On-line version ISSN 0717-7518

Abstract

ALESSANDRI, Noelle; DURAN, Emerson  and  VALENZUELA, Carolina. Chilean tinamou eggs (nothoprocta perdicaria): a new alternative in Chile. Rev. chil. nutr. [online]. 2020, vol.47, n.1, pp.135-140. ISSN 0717-7518.  http://dx.doi.org/10.4067/S0717-75182020000100135.
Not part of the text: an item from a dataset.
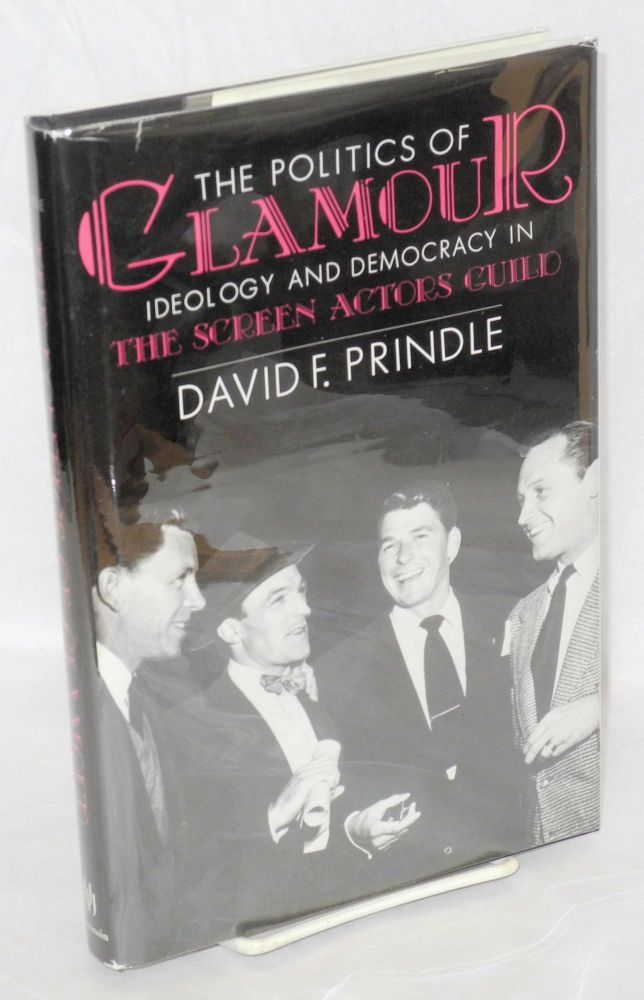The politics of glamour; ideology and democracy in the Screen Actors Guild. David F. Prindle.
The objective of this review was to compare the nutritional characteristics and quality of tinamou eggs. Tinamou eggs have less ether extract and protein in the yolk, they also have a similar quantity of protein in the egg white than hen and quail eggs. The egg white of the tinamou egg has more iron (0,5 mg/100g) compared to hen and quail eggs (0,1-0,2 mg/100g). Oleic acid is the main fatty acid in all three types of eggs. On the other hand, the amount of cholesterol in the tinamou yolk (21,2 mg/g) is higher than the amounts described for hen eggs (10,9-16,3 mg/g) and those of quail (11,1-15,9 mg/g). In terms of the physical characteristics, the tinamou eggshell has a chocolate color, weighs an average of 35g, has a length about 50 x 36 mm and has an inferior Haugh unity than hen and quail eggs. The tinamou egg represents a high nutritive alternative with similar nutritional characteristics compared to hen and quail eggs, with the exception of cholesterol in the yolk and iron in the egg white.

Keywords : Chilean partridge; Eggs; Nutritional characteristics; Quality; Tinamou.